Vigne vecchie o vigne giovani? Questo è il dilemma!
Meglio le vigne vecchie per la complessità che conferiscono al vino oppure quelle giovani che danno caratteri varietali ed esuberanza?
Di Donatella Cinelli Colombini
Gli agronomi e gli enologi ne discutono da anni. La cosa sicura è che le vigne vecchie portano a maturazione un’uva di buon livello anche nelle annate più sfavorevoli ma producono poco. Cioè sono qualitativamente più costanti e capaci di eccellere in qualità ma quantitativamente sono più deboli.
Resta da vedere da che parte pende la bilancia. Uno dei maggiori sostenitori dei vigneti vecchi è Alain Carbonneau
professore emerito che tutti considerano una sorta di genio della viticultura. Le sue parole sono il filo conduttore di un bellissimo articolo della Master of Wine Sally Easton in The Drinks Business. A suo avviso, la complessità e l’eleganza dei vini provenienti da vecchi vigneti non hanno eguali, soprattutto nelle varietà tardive con il Cabernet Sauvignon e il Carignan.
Château Ausone e Château Mouton Rothschild, molti vigneti della Languedoc producono i vini di punta dalle vigne più vecchie. Ma cosa si intende esattamente per vigne vecchie? Ovunque, salvo in Australia, il vigneto viene considerato vecchio a 25 anni cioè quando
comincia a perdere produttività. E’ solo nella terra dei canguri che questo termine si allunga ai 40 anni. Questo corrisponde a un’innalzamento dell’ “adolescenza” del vigneto che in Australia è di 20 anni mentre in Europa è di 10. Si tratta del momento in cui la vite diventa “maggiorenne” e inizia a dare uva di grande livello.
I pregi dei vecchi vigneti sono nella maggiore capacità di adattarsi alle avversità climatiche, soprattutto la siccità prolungata perché succhiano acqua dagli strati profondi del terreno grazie al loro
apparato radicale più esteso. Questo rende più costante il livello qualitativo dell’uva e del vino. Le viti vecchie sono meno attaccate da oidio e acari; i vini sono più complessi, concentrati e meno varietali per cui emergono gli elementi di mineralità che spesso, nei vini ottenuti da vigneti giovani sono sovverchiati dall’impronta del frutto.

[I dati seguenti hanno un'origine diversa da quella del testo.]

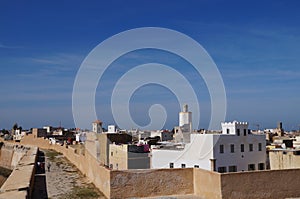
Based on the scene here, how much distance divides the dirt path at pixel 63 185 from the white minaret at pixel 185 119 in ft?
49.3

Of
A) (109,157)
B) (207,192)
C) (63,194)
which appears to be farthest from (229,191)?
(109,157)

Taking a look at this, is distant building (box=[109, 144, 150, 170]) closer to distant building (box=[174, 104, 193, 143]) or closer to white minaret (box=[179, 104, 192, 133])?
distant building (box=[174, 104, 193, 143])

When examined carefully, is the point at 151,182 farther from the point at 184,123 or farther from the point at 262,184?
the point at 184,123

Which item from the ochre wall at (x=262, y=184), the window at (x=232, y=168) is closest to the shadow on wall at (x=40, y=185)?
the ochre wall at (x=262, y=184)

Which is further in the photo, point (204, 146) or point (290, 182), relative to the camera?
point (204, 146)

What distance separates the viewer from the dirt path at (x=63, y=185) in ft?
41.1

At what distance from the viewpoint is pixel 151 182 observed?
12.6m

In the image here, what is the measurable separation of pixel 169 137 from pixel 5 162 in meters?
20.9

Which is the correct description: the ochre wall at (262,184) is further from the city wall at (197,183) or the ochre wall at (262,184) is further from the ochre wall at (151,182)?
the ochre wall at (151,182)

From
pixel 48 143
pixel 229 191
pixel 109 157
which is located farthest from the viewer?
pixel 48 143

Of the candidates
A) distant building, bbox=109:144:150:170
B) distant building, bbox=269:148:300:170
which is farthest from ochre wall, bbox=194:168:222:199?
distant building, bbox=109:144:150:170

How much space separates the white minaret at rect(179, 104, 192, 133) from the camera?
1260 inches

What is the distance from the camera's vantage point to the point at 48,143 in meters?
38.8

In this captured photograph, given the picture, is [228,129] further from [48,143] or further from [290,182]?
[48,143]
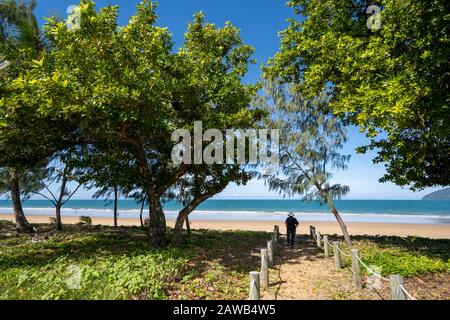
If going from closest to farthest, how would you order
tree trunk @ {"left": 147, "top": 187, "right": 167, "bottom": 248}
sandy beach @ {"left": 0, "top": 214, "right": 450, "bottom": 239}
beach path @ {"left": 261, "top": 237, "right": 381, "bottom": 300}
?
beach path @ {"left": 261, "top": 237, "right": 381, "bottom": 300} → tree trunk @ {"left": 147, "top": 187, "right": 167, "bottom": 248} → sandy beach @ {"left": 0, "top": 214, "right": 450, "bottom": 239}

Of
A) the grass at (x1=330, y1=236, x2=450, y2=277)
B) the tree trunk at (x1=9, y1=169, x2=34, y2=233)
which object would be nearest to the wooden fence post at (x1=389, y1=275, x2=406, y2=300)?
the grass at (x1=330, y1=236, x2=450, y2=277)

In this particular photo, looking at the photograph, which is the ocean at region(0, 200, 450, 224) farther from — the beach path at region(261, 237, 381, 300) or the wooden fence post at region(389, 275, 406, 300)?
the wooden fence post at region(389, 275, 406, 300)

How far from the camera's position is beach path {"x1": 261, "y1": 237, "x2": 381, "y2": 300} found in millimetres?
9648

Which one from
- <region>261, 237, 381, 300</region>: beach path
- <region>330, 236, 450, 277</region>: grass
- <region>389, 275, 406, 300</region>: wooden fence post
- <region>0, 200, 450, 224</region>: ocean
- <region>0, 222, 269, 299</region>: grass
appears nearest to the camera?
<region>389, 275, 406, 300</region>: wooden fence post

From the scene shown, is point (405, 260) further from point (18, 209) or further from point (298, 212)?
point (298, 212)

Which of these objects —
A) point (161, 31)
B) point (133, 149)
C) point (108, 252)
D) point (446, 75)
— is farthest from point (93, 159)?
point (446, 75)

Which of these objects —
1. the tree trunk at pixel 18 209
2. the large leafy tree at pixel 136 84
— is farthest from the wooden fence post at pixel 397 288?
the tree trunk at pixel 18 209

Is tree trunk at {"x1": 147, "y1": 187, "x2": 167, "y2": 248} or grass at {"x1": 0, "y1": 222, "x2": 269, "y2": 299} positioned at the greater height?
tree trunk at {"x1": 147, "y1": 187, "x2": 167, "y2": 248}

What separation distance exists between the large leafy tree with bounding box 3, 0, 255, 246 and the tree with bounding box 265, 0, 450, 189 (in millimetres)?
3477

Un’esuberanza varietale, espressiva e potente che, per esempio, piace molto in Nuova Zelanda, dove infatti prediligono i vini dei vigneti giovani.

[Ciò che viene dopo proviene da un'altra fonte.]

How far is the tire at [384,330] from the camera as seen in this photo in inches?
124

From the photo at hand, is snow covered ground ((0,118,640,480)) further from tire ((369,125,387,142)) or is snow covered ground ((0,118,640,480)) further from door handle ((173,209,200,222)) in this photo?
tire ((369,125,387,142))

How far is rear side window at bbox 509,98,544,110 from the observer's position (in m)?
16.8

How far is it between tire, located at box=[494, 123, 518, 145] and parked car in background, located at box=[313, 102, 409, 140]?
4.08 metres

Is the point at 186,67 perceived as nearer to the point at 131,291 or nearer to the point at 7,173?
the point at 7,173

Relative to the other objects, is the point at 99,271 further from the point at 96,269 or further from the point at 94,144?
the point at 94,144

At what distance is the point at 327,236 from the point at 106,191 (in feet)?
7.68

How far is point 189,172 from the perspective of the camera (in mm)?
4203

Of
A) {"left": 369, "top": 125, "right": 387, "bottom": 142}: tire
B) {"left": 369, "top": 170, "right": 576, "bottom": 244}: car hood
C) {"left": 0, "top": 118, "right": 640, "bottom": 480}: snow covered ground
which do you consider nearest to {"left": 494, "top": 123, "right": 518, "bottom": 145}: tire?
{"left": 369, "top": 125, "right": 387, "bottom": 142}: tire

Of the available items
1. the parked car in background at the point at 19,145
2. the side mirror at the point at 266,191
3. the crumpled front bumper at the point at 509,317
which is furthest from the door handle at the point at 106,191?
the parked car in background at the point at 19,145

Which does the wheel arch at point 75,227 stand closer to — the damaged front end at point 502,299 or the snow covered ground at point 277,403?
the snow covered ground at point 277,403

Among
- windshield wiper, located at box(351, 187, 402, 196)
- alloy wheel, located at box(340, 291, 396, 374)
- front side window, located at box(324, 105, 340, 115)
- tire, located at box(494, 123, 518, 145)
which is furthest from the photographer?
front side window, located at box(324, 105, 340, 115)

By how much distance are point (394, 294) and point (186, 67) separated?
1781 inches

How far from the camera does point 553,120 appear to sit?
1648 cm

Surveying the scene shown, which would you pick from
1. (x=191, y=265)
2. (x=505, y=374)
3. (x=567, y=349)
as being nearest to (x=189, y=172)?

Considerando le controindicazioni dei vecchi vigneti va ricordato che sono infestati da virosi, nematodi, termiti e altri guai come il mal dell’esca. Alla fine ci sono tante viti morte, le così dette fallanze. I tentativi di sostituirle con nuove piante, hanno scarsi risultati, infatti anche piantando viti coltivate in vaso, la percentuale di attecchimento è piuttosto bassa. Il risultato è un vigneto disomogeneo. L’unico sistema veramente
efficace per garantire una lunga vita ai vigneti sembra essere la potatura di Simonit & Sirch che prevede l’eliminazione dei grossi tagli e la conservazione dell’integrità della parte perenne << e la pianta non può vivere a lungo se viene continuamente ferita e riportata indietro>> dice Marco Simonit.
Stanno arrivando anche i “restauratori” dei vigneti. Agronomi che studiano il restyling dei vecchi impianti e li rimettono in equilibrio. I primi esempi in Lombardia, Veneto e Piemonte. Saranno forse questi pionieri a dare lunga
vita ai vigneti piantati oltre 50 anni fa.
Io ho dovuto estirpare le vigne vecchie che erano impiantate con cloni poco qualitativi e soprattutto erano decimate dal mal dell’esca. I nuovi vigneti sono stati progettati e realizzati con la massima cura e spero che vivranno 50 anni; sostituisco le viti morte e uso la potatura Simonit -Sirch proprio a questo scopo. Sono convinta che l’uva di Sangiovese per i Brunello da leggenda, quelli con complessità che fanno sognare, nasca proprio nei vecchi vigneti coltivati in modo impeccabile.